Terminating Gearman Workers in PHP

January 14, 2013

I use Gearman as a queue/job server. An application gives it a job to do, and Gearman passes the job along to a worker that can finish it. Handling both synchronous and asynchronous tasks, the workers can be running anywhere — the same server as Gearman, a server across the country, or even a workstation at a local office.

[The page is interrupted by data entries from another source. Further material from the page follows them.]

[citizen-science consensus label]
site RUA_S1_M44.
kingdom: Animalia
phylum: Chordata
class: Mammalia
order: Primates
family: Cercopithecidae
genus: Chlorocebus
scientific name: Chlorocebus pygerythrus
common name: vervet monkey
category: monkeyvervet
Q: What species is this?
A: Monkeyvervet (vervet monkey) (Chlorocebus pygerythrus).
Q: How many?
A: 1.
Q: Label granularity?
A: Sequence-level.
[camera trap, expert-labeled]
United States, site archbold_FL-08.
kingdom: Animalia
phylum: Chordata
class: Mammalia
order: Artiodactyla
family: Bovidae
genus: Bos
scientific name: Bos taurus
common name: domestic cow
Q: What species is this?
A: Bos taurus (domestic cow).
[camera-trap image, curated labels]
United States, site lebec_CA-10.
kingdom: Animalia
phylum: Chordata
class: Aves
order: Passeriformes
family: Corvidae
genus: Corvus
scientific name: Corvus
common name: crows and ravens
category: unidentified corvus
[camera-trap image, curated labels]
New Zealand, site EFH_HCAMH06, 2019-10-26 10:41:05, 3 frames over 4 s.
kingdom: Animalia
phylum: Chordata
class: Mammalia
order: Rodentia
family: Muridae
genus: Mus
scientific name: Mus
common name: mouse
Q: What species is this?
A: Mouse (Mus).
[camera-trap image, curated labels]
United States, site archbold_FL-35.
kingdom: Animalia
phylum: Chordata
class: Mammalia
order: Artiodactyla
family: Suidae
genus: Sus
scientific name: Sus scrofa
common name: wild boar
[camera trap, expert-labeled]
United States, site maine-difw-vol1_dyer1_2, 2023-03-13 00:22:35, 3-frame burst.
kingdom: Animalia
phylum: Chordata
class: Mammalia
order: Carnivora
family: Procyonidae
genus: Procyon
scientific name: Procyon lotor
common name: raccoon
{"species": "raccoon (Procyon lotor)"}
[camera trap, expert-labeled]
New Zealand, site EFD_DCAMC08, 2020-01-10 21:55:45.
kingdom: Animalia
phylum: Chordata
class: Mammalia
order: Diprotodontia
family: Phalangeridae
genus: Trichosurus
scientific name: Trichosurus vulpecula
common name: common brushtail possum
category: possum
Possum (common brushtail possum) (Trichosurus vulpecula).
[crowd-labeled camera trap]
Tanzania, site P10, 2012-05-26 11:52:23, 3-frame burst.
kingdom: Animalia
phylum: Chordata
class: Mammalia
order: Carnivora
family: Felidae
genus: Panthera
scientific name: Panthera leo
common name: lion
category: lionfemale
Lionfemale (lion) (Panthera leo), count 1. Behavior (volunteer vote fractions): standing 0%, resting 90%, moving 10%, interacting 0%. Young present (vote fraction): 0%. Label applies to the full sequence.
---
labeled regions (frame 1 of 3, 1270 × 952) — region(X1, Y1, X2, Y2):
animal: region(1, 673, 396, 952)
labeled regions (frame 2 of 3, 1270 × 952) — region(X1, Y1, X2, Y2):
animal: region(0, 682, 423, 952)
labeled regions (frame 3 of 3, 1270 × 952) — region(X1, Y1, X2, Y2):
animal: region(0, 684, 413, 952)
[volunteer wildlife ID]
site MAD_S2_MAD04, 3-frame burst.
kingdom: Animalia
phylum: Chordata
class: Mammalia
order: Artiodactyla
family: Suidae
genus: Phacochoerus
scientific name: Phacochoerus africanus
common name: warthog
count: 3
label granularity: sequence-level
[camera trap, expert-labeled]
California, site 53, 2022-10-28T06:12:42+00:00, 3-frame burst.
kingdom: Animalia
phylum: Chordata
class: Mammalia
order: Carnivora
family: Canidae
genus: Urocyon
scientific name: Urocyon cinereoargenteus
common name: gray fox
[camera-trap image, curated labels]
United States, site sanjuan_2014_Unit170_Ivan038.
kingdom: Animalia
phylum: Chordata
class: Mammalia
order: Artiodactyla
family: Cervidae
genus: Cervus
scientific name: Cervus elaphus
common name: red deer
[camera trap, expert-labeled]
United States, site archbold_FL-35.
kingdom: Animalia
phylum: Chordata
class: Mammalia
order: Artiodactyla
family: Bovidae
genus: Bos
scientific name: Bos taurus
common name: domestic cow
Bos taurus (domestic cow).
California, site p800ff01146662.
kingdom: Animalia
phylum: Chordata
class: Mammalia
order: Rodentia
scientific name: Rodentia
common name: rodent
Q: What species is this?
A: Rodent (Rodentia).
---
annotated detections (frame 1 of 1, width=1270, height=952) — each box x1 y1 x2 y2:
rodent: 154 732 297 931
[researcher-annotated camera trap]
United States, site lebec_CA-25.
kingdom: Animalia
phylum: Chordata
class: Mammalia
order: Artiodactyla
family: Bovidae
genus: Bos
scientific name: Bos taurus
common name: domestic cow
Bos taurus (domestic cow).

This makes things a bit complicated when it comes time to push out software or configuration changes to workers. When controlling workers locally, PHP's gearman module doesn't have a built-in way to terminate a worker without possibly interrupting a running job. And by design, Gearman cannot broadcast a job to every worker, nor send a generic job to a specific worker. I wanted a way where I could:

  • ask a worker to stop in the middle of its task (standard SIGINT)
  • ask a worker to stop after its current task
  • remotely terminate a worker
  • remotely terminate all workers

Even after doing a bit of research and reading posts there didn't seem to be a fully agreeable, developed solution. So, I took an afternoon to figure things out, with the working result ending up in a gist and some of the background below.

Graceful Termination

For the first part, it was simply a matter of handling a SIGTERM signal with PHP's pcntl module and setting a termination flag. The main worker loop could then check the flag every time it finished a job and cleanly exit. The Gearman library complicated things a bit though because while it's waiting for a job, none of the signals are acknowledged. The workaround was to use its non-blocking alternative. Although it still seemed to do some blocking, it was at least a configurable duration. Abbreviated, worker.php looks like:

declare(ticks = 1);

$terminate = false;

pcntl_signal(SIGTERM, function () use (&$terminate) { $terminate = true; });

$worker = new GearmanWorker(); 
$worker->addOptions(GEARMAN_WORKER_NON_BLOCKING); 
$worker->setTimeout(2500);
$worker->addServer();
$worker->addFunction(...);

while ((!$terminate) && ($worker->work())) {
    $worker->wait();
}

When sent a SIGTERM while running a job, it would wait to finish before exiting:

$ 
(php worker.php test1 &)
[15:45:33] READY test1 (25244)
$ 
php queue.php sleep 20
[15:45:37] ASLEEP test1
$ 
kill -s TERM 25244
[15:45:39] SIGTERM test1
[15:45:57] AWAKE test1
[15:45:57] EXIT test1

Remote Termination

Sometimes it's easier to remotely terminate workers when they need new code or configuration (and allowing a process manager to restart them). Since Gearman doesn't support sending a job to every single worker, an alternative is to have a terminate function for every worker (as mentioned in this response). Assuming every worker has a unique identifier, this becomes trivial:

$worker->addFunction(
    '_worker_' . $context['id'],
    function (GearmanJob $job) {
        if ('terminate' == $job->workload()) {
            posix_kill(getmypid(), SIGTERM);
        }
    }
);

From the console, it looks like:

$ 
(php worker.php test1 &)
[16:19:33] READY test1 (25372)
$ 
php queue.php _worker_test1 terminate
[16:19:38] SIGTERM test1
[16:19:38] EXIT test1

Batch Remote Termination

So now I can remotely terminate workers as needed. However, during deploys it's much more common to ask all the workers to restart. Using Gearman's protocol to find running workers I can distribute the termination job and then wait until all workers have received it. The result was terminate.php, working something like.

$ 
(php worker.php test1 &) ; (php worker.php test2 &) ; (php worker.php test3 &) ; (php worker.php test4 &)
[16:37:55] READY test1 (25479)
[16:37:55] READY test3 (25483)
[16:37:55] READY test2 (25481)
[16:37:55] READY test4 (25485)
$ 
php queue.php sleep 4 ; php queue.php sleep 8 ; php queue.php sleep 16
[16:37:57] ASLEEP test2
[16:37:57] ASLEEP test3
[16:37:57] ASLEEP test4
$ 
php terminate.php
[16:37:59] UP test4
[16:37:59] UP test3
[16:37:59] UP test2
[16:37:59] UP test1
[16:37:59] SIGTERM test1
[16:37:59] EXIT test1
[16:37:59] DOWN test1
[16:38:01] AWAKE test2
[16:38:01] SIGTERM test2
[16:38:01] EXIT test2
[16:38:01] DOWN test2
[16:38:05] AWAKE test3
[16:38:05] SIGTERM test3
[16:38:05] EXIT test3
[16:38:05] DOWN test3
[16:38:08] waiting for: test4
[16:38:13] AWAKE test4
[16:38:13] SIGTERM test4
[16:38:13] EXIT test4
[16:38:13] DOWN test4

Summary

The result is an extra bit of code, but it makes automating tasks, especially around deploys, much easier. This really just demonstrates one method of creating an internal workers API – termination is just one possibility. Other more complex possibilities could be self-performing updates, lighter config reloads (instead of full restarts), or dynamically registering/unregistering functions depending on application load.